Vidéo-surveillance : la LDH réservée

lundi 14 janvier 2008 à 20:43, par bombix

Le projet de vidéo-surveillance, initié par le maire de Bourges Serge Lepeltier, devrait être opérationnel à la fin janvier 2008. Pour accompagner son déploiement, un « comité d’éthique » a été mis en place par la municipalité. Installé le jeudi 06 décembre 2007, il devrait se réunir plusieurs fois par an. Nous avons voulu faire le point avec l’une des membres de ce comité, Aline de la Perrelle, Présidente de la section du Cher de la Ligue des Droits de l’Homme. Le moins que l’on puisse dire, c’est qu’à la LDH, on est réservé sur le projet de vidéo-surveillance.

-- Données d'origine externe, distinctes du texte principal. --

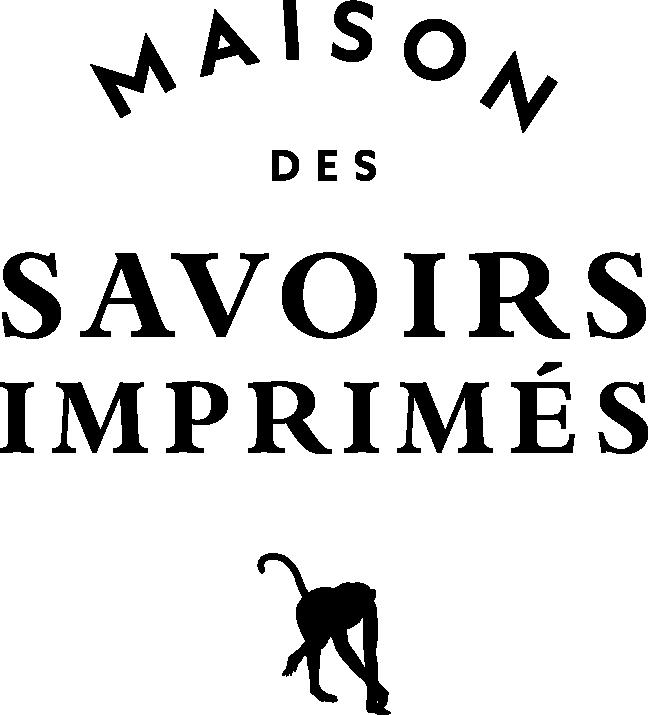 logo-maisondessavoirsimprimes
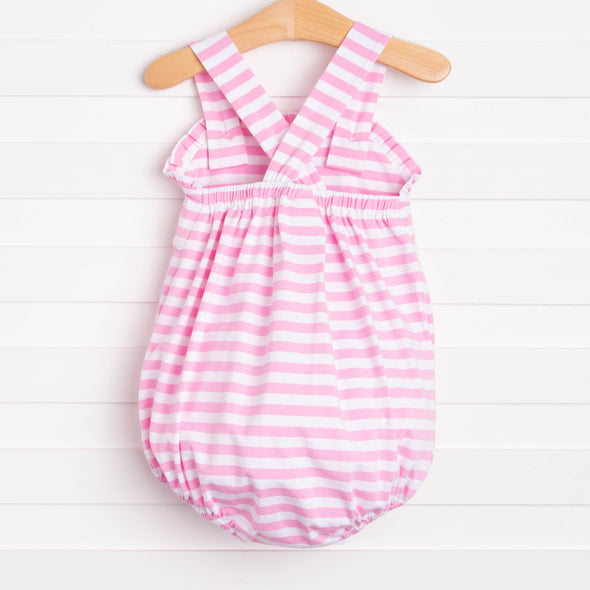 Miss Mouse Ruffle Sunsuit, Pink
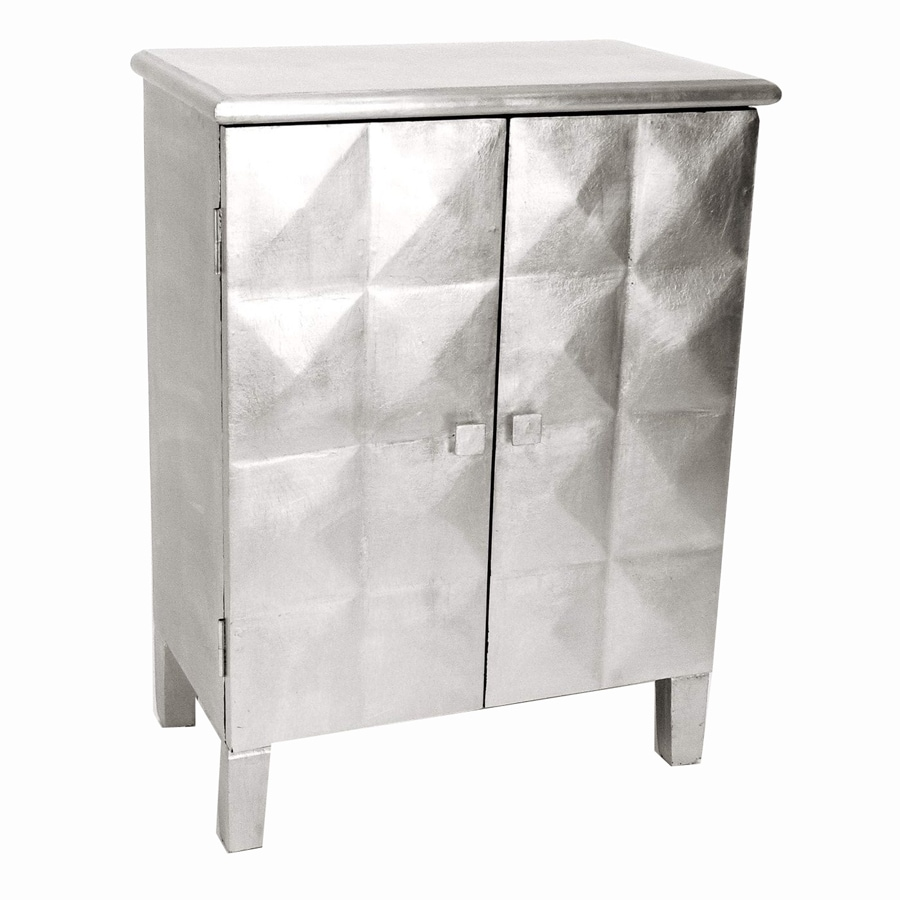 Wayborn Furniture Silver Leaf 2 Shelf Office Cabinet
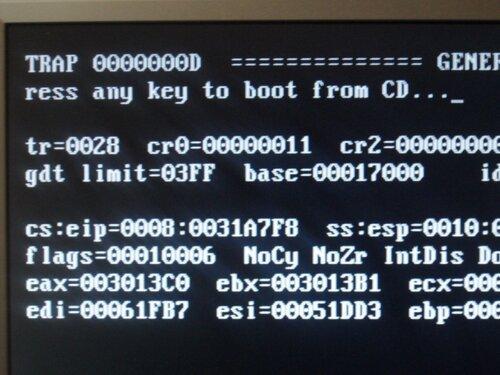 В ней будет иметься установочный файл и все необходимые папки рабочей операционной системы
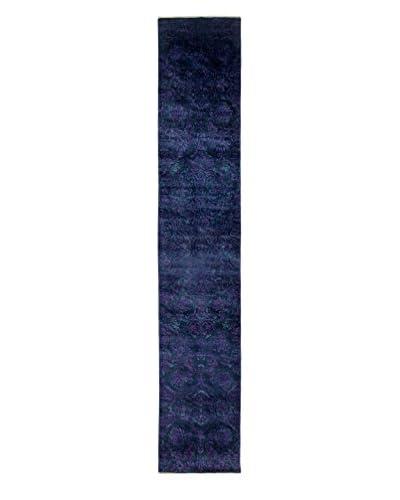 Darya Rugs Transitional Oriental Rug, Black, 13' 10 x 2' 7 Runner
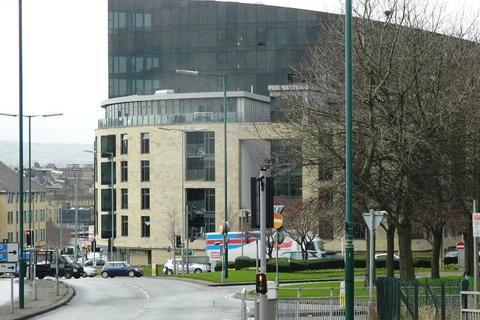 2 bedroom apartment for sale - Leeds Road, Bradford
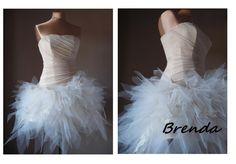 Suknia wieczorowa ślubna sukienka poprawiny BRENDA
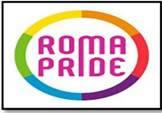 pride-roma-logo-p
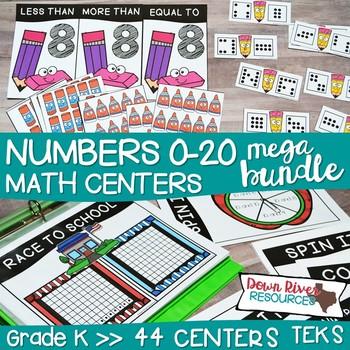 Kindergarten Whole Numbers 0-20 Math Centers Bundle (TEKS & CCSS)
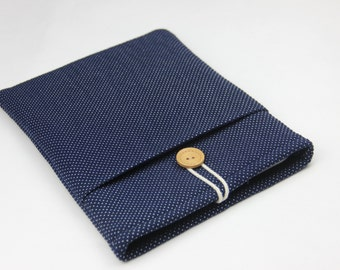 13 14 15 15.6 Laptop Sleeve Macbook Pro Case Padded Laptop Bag Macbook Air Case HP Laptop Case Laptop Sleeve 15 Macbook Retina Curry Pocket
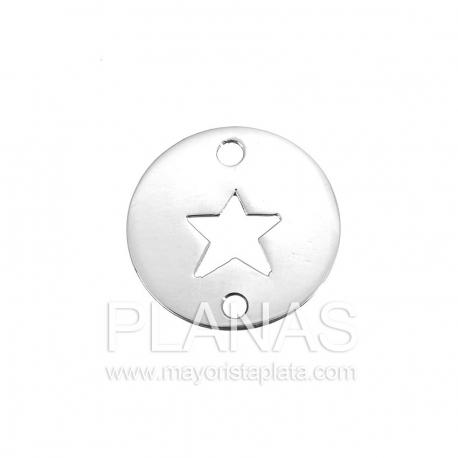 Circulo de plata con estrella  16,5mm.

Vidéo-surveillance : la LDH réservée

Les mots sont importants. Pour la mairie, le projet qu’elle soutient et met en œuvre s’appelle « vidéo-protection ». À la demande de Serge Lepeltier, et sur la base du « sentiment d’insécurité » manifesté par les berruyers à l’occasion de l’opération « Allo, ici votre maire », une petite quarantaine de caméras vidéo vont être installées dans la ville [1] . Dans un local proche du commissariat de police de Bourges, six employés surveilleront en permanence les images produites en continu et enregistrées. Il s’agit « d’assurer la sécurité des personnes et des biens, de protéger les bâtiments publics et leurs abords, d’aider à la sécurité routière, et d’assister les personnes en difficulté. » Plus d’une vingtaine de sites ont été retenus, parmi lesquels on citera Le Hublot, la mairie de quartier de la Chancellerie, Cap Nord, la gare SNCF, la gare routière, le camping municipal, le parvis de la cathédrale ou encore la rue Moyenne ...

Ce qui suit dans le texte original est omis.